Le député Philippe Baumel explique les raisons de son abstention sur le pacte de stabilité budgétaire : « Un vote d’exigence et d’alerte »

L’Assemblée nationale a voté le pacte de stabilité budgétaire qui prévoit 50 milliards d’euros d’économies d’ici à 2017 et vise à réduire le déficit public à 3 % en 2015. Le député Baumel s’est abstenu.

Début avril, Philippe Baumel donne sa chance au nouveau Premier ministre Manuel Valls en lui accordant sa confiance lors du vote d’investiture. Mais trois semaines plus tard, le député de Saône-et-Loire s’abstient au moment de la présentation du plan de stabilisation budgétaire 2014-2017 qui va être transmis à la Commission européenne.

Le texte ambitieux assure le respect des engagements européens de la France en matière de réduction des déficits à l’horizon 2015, et prévoit 50 milliards de réduction des dépenses publiques dans les trois ans à venir.

Ni défiance, ni fronde

Si ce vote du mardi 29 avril à l’Assemblée nationale n’est que consultatif, le plan de rigueur est adopté à la majorité relative, mettant en exergue les dissensions au sein du groupe socialiste majoritaire. En effet, 67 députés ne se sont pas prononcés, dont 41 encartés socialistes, un processus d’émancipation des parlementaires de la majorité presque inédit sous la Ve République. « Ce n’est en aucun cas un vote de défiance vis-à-vis du nouveau gouvernement de Manuel Valls, ni une fronde. C’est un vote d’exigence et d’alerte pour ne pas se tromper de chemin. » Philippe Baumel considère « avoir déjà accepté beaucoup de l’exécutif depuis deux ans ». Après la défaite sans précédent de la gauche aux élections municipales, le parlementaire ne veut pas rester sourd au message adressé par les Français. « Le rôle du député n’est pas de glisser dans une nonchalance par l’inaction et l’acceptation », s’anime le Brogélien pour qui l’essentiel est de jouer le rapport de force.
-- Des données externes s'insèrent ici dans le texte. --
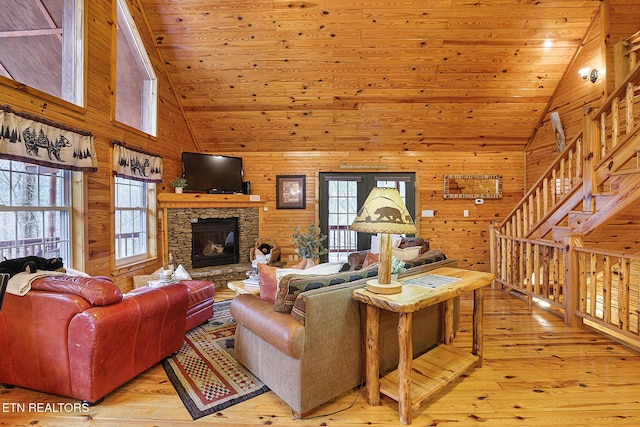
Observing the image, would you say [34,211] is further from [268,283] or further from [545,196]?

Depuis l’intimité de son local de permanence, il a entendu « à longueur de mois » ses administrés demander de renouer avec davantage de justice sociale, d’exiger des contreparties claires en faveur de l’emploi aux aides apportées aux entreprises et d’agir pour une réorientation de la politique européenne. « Si les citoyens ne comprennent pas le cap politique amorcé, c’est que dans notre pays très politique, il n’existe pas de majorité au centre, il n’y a pas de socle électoral pour une gauche molle. La gauche doit être assise à gauche et réformatrice », analyse l’élu.
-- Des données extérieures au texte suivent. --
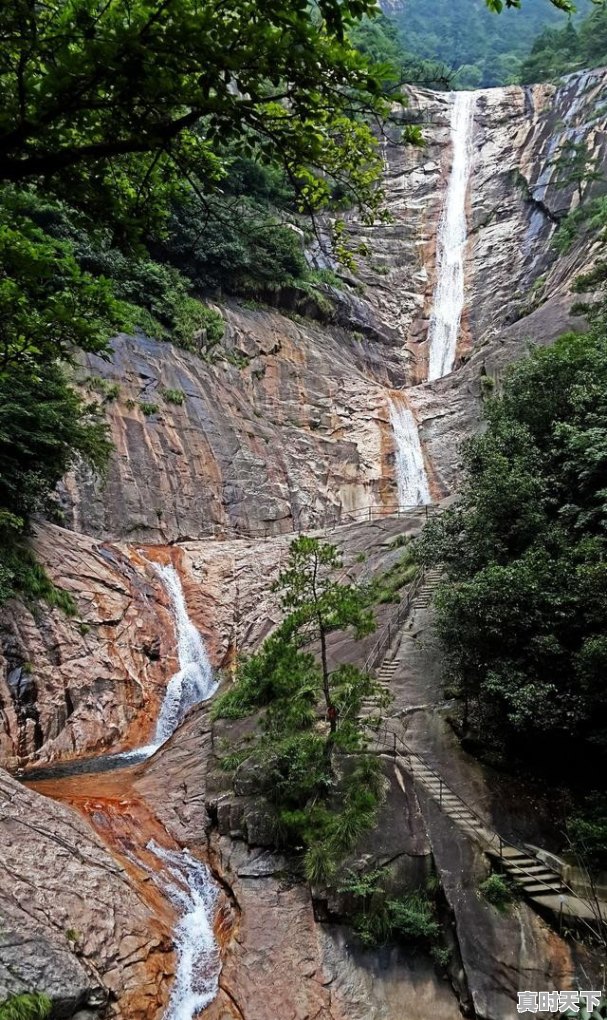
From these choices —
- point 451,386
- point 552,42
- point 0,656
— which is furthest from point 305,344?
point 552,42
Moins d’économie, plus de relance

Conscients de la « nécessité d’un redressement économique puissant », Philippe Baumel et ses amis doutent de la capacité du plan de Valls à relancer la machine. Ils sont en désaccord sur le rythme et l’absence de mesures fortes pour renforcer le pouvoir d’achat des plus modestes. Malgré le lest lâché par le gouvernement en faveur des petites retraites et une partie des fonctionnaires et sur le plan de pauvreté.

L’abstentionniste saône-et-loirien plaide pour un programme de réduction budgétaire de 30 à 35 milliards (au lieu de 50 milliards) assorti d’un plan de relance. « La baisse annoncée des dotations aux collectivités (près de 11 milliards d’euros) qui portent 75 % des investissements publics risque de compromettre lourdement la relance économique car elles restent le premier donneur d’ordre de notre pays », craint le quinquagénaire. Par son expérience à la Communauté urbaine et à la mairie du Breuil, l’homme est conscient de l’impact qu’ont les commandes publiques (notamment d’équipement) sur la santé des entreprises locales.

Débat exigeant

D’ici à l’été, les députés n’auront plus à se prononcer sur une feuille de route budgétaire mais sur des budgets précis et concrets, marqués par des mesures d’économies fortes. « C’est un moment de débat exigeant qui s’ouvre. Une phase de négociation avec le gouvernement qui doit faire en sorte de préserver ses soutiens », prévient le député, qui, depuis ce scrutin, sent une « ambiance différente dans l’hémicycle ». « C’est mon devoir de faire valoir la voix des modestes à Paris… Quitte à me fâcher avec mes amis en Saône-et-Loire », conclut-il, offensif.